Seguí a Poirot, que se marchó sin hacerle caso.
-Le hemos dado algo en qué pensar -se rió-. Mañana sabremos lo ocurrido.
Sin embargo, el destino se empeñó en recordar el asunto Hardman aquella tarde. Sin previa advertencia, la puerta se abrió para dar paso a un torbellino de forma de mujer que vino a romper nuestra intimidad. La condesa Vera Rossakoff tenía una personalidad turbadora.
-¿Es usted monsieur Poirot? ¿Cómo se atreve a culpar a ese pobre muchacho? ¡Es una infamia! Ese joven es un polluelo, un cordero. ¡Jamás robaría! No pienso permitir que sea martirizado.
-Dígame, madame, ¿esta cigarrera es de él? -Poirot le enseñó la cigarrera de moaré negro.
La condesa empleó un momento en inspeccionarla.

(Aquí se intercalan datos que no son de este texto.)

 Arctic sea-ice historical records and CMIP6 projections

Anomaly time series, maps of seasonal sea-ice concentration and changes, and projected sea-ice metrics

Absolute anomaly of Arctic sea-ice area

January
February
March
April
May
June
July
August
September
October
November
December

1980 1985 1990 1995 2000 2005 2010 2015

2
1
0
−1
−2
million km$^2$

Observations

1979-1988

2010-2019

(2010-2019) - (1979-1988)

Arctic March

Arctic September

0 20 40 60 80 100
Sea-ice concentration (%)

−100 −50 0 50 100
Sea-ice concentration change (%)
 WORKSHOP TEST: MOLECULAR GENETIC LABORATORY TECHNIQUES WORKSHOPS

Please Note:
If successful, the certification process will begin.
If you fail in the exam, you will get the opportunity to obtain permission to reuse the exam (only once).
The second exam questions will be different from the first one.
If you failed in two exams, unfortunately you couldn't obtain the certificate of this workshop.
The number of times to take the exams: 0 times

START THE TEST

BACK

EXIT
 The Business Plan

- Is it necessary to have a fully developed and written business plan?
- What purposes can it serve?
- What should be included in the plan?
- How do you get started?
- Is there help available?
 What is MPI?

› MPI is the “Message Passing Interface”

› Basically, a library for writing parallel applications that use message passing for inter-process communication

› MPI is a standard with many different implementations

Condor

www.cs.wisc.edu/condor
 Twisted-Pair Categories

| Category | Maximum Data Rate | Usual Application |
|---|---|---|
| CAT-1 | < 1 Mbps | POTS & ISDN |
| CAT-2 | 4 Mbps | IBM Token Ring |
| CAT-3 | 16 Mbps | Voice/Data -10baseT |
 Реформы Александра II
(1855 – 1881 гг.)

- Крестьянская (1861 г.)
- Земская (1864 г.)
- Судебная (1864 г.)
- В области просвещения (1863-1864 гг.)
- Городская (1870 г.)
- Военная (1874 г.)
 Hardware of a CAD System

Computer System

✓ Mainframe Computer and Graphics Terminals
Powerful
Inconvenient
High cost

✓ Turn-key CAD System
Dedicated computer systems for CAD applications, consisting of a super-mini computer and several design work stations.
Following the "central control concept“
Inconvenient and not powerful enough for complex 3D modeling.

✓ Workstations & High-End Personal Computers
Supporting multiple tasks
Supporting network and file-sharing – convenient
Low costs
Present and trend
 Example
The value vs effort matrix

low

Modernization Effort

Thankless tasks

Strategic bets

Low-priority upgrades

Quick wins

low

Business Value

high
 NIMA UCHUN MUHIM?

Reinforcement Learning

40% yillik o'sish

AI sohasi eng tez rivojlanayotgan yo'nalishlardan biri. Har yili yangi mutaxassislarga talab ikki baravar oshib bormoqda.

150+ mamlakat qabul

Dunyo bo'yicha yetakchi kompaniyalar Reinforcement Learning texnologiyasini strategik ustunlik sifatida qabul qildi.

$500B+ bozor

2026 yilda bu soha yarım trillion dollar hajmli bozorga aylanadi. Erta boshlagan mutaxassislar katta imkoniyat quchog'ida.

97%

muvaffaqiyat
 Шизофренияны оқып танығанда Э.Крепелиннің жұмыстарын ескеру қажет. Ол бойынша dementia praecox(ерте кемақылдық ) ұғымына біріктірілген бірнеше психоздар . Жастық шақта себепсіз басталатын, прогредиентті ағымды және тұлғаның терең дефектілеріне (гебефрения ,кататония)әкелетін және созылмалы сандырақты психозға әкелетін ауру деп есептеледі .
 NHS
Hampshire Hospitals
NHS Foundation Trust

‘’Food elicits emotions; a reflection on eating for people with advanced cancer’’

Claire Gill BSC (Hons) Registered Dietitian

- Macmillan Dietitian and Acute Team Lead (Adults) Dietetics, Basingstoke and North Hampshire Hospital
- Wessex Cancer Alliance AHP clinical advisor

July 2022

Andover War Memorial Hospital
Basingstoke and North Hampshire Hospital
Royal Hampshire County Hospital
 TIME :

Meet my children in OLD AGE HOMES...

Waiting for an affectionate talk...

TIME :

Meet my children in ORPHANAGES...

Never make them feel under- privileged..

-Sí, es suya. La conozco muy bien. ¿Y qué? ¿La encontró en casa del señor Hardman? Debió de perderla allí. Ustedes, los policías, son peores que la guardia roja.
-¿Es suyo este guante?
-¿Cómo voy a saberlo? Un guante se parece mucho a otro. Eso no justifica que se le prive de libertad. Tienen que aclarar su inocencia. ¿Lo hará usted? Venderé mis joyas y le pagaré bien por ello.
-Madame...
-¿De acuerdo, pues? No, no discuta. ¡Pobre muchacho! Vino a mí con lágrimas en los ojos. «Yo le salvaré -le dije-. ¡Iré a ver a ese hombre, a ese ogro, a ese monstruo!» Ahora ya está resuelto. Me voy.
Con la misma ceremonia que había entrado, desapareció de la estancia, dejando un intenso perfume de naturaleza exótica tras sí.